> [Trecho para leitura]:
=-=-=

Uma subida recente acentuada da curva de casos é observada somente nos dados disponibilizados pelo município.
Assim, essa não subida da curva estadual para os dados da cidade seria um possível indício de erro nos números da gestão Doria (PSDB), diz Bastos.
Diferenças entre dados de estados e municípios não são raras. Diferentes horários de acesso e extração das informações, falta de limpeza nos dados (contagens duplicadas), entre outros fatores, poderiam explicar parte das divergências. Esses problemas, contudo, não levam em geral a discrepâncias tão significativas, dizem especialistas.
Nem o apagão de dados, em dezembro, do Ministério da Saúde explicaria a situação, que já vem desde o início da pandemia.
Procurados pela reportagem, prefeitura e governo do estado não esclareceram o que pode levar ao problema.
“Não é uma subnotificação. É uma defasagem. Há uma montanha de casos que não vieram à tona, que os algoritmos do estado não conseguiram detectar”, avalia Wallace Casaca, coordenador da plataforma SP Covid-19 Info Tracker, de pesquisadores da USP e da Unesp.
Casaca diz, por exemplo, que os casos notificados por 92 prefeituras paulistas que o projeto Info Tracker acompanha apontam 426.441 infecções de 1º a 25 de janeiro de 2022. Já os dados que o estado mostra para essas 92 cidades, no mesmo período, somam 122.808 casos.
“Todas as medidas [estaduais] foram tomadas em cima de dados defasados”, critica Casaca.
Desencontros profundos como o da capital não são padrão. Levantamento feito pela Folha de S.Paulo com base nos boletins municipais e estaduais mais recentes indicam que as diferenças variam entre 0% e 5% para mais ou para menos na maioria das capitais.
Em Salvador, única capital, fora São Paulo, que tem dados abertos de contaminações, a diferença entre os dados que o governo baiano aponta para a cidade e que o município notifica era de somente 1.370 infecções, num universo de mais de 250 mil casos (0,5%).
Até a última segunda, a disparidade era inferior a 1% em Vitória, João Pessoa, Aracaju, Belo Horizonte, Recife, Cuiabá, Rio de Janeiro, Belém e Fortaleza. De todas as 20 capitais com dados atuais disponíveis, só Curitiba (32%) e Natal (60%) apresentam disparidades inesperadas como a de São Paulo.
Wesley Cota, pesquisador da UFV (Universidade Federal de Viçosa), diz que não chega a se surpreender com a situação. Em análise semelhante, observou diferença de mais de 1 milhão de casos notificados pelos municípios paulistas e não computados pelo estado.

=-=-=

[Dados de raciocínio sobre geometria de cenas]
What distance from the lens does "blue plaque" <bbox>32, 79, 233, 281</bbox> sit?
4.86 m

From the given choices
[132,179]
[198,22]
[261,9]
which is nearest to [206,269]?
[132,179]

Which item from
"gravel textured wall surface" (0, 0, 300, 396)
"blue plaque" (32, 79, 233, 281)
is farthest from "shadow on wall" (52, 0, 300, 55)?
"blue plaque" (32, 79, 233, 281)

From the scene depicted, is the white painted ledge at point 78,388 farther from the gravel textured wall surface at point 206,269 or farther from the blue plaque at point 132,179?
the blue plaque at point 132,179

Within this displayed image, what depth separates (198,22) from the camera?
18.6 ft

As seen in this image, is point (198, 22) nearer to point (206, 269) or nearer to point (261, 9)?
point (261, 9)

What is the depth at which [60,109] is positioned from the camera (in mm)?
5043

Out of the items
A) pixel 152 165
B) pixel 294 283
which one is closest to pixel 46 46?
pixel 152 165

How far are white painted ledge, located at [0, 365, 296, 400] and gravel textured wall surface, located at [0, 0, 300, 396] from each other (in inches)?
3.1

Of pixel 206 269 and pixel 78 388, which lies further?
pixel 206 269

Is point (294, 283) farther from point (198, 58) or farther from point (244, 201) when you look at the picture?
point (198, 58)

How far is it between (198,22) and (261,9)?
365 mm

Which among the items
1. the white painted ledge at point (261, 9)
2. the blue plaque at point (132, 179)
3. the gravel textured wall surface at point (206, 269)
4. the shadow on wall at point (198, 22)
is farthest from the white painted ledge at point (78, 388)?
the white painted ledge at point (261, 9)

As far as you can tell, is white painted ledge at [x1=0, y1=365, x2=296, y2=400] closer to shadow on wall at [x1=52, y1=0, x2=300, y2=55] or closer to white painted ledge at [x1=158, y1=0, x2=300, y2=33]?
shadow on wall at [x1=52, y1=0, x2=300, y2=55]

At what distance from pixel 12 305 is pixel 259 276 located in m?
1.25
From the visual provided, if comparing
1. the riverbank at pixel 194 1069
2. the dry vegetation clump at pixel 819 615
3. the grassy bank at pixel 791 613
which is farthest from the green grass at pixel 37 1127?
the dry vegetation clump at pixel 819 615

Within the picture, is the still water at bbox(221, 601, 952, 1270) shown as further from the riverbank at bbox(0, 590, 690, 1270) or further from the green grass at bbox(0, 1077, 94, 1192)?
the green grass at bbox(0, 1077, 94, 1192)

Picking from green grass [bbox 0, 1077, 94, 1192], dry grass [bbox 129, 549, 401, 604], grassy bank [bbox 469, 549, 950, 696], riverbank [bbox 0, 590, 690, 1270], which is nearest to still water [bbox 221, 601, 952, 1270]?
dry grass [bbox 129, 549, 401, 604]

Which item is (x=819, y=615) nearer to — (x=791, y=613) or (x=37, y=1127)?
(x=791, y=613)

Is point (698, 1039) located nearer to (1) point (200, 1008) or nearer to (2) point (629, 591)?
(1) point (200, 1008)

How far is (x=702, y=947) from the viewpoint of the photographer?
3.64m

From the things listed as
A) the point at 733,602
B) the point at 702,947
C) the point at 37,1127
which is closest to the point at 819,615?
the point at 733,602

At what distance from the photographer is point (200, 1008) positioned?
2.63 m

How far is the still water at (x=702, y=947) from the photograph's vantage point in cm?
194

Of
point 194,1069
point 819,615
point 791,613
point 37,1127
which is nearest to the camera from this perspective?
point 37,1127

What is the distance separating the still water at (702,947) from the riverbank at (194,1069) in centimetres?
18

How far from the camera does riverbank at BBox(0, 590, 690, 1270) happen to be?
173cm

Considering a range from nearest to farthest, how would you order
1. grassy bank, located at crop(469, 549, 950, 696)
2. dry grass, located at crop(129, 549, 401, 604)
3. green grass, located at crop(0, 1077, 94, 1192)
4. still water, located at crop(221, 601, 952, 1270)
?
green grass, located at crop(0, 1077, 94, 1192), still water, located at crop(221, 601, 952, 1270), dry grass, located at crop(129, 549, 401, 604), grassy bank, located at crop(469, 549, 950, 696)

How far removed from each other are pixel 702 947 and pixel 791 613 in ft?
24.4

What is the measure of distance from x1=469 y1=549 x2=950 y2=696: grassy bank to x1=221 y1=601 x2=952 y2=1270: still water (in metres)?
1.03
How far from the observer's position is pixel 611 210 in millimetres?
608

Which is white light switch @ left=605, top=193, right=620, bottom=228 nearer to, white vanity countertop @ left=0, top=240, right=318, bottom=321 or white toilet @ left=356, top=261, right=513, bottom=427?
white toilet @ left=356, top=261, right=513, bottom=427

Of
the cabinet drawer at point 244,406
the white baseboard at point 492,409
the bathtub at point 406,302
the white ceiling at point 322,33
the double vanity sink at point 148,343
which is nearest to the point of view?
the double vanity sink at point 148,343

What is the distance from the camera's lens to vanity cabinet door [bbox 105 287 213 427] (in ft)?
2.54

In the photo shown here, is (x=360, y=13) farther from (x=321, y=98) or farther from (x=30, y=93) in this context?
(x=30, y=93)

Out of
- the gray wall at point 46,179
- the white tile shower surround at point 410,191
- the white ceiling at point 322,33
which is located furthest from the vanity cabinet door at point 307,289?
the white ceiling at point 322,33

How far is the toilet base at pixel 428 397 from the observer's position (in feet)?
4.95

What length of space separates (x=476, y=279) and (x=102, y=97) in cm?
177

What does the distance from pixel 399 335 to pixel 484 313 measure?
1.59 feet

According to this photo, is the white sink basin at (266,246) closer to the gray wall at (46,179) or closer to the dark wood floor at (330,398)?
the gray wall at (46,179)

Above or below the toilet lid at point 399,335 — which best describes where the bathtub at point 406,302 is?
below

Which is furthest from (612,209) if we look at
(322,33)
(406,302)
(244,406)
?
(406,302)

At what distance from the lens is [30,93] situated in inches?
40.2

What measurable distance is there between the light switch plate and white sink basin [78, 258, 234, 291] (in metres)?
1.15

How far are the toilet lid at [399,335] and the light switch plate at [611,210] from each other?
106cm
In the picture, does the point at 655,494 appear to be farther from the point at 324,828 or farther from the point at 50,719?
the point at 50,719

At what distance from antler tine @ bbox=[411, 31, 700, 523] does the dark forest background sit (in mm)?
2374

=-=-=

> [O que fazer]: Retome o texto sobre a divergência entre os números de casos de Covid-19 do estado e da capital paulista, prosseguindo a partir da última frase apresentada.

> [Resultado abaixo]:
“[Precisamos] pelo menos ter uma explicação”, diz Cota. “Tem que ser uma coisa transparente. Já são dois anos e até agora eles não resolveram e não sabem nem explicar o que está acontecendo.”
Há algumas semanas, em entrevista à Folha de S.Paulo, Tatiana Lang, diretora do Centro de Vigilância Epidemiológica estadual, admitiu que a diferença entre os dados havia sido observada e que os técnicos trabalhariam para ajustes.
A reportagem entrou em contato com as secretarias de Saúde municipal e estadual de São Paulo para que comentassem as divergências nos números. A secretaria da capital reafirmou que seus dados estão corretos e que segue os critérios de notificação do Ministério da Saúde.
“A SMS [Secretaria Municipal da Saúde] esclarece ainda que, rotineiramente, é revisada a metodologia de processamento de dados na classificação dos casos de Covid-19 e síndrome gripal da capital e não foram encontradas inconsistências nas notificações”, diz a secretaria, em nota.
A reportagem perguntou para o estado o que, especificamente, explicaria uma diferença como a apontada pela reportagem. A secretaria de Saúde não respondeu diretamente à pergunta, mas afirmou que “mantém diálogo constante com os municípios” e que os “casos e óbitos são inseridos nos sistemas oficiais pelos municípios e o estado realiza apenas a extração dos dados”.
“A pasta se reuniu com profissionais do Ministério da Saúde e informa que todos os scripts utilizados estão passando por revisão para identificar possíveis alterações no comportamento dos dados ou eventuais imprecisões que possam impactar na contabilização de casos”, disse ainda em nota.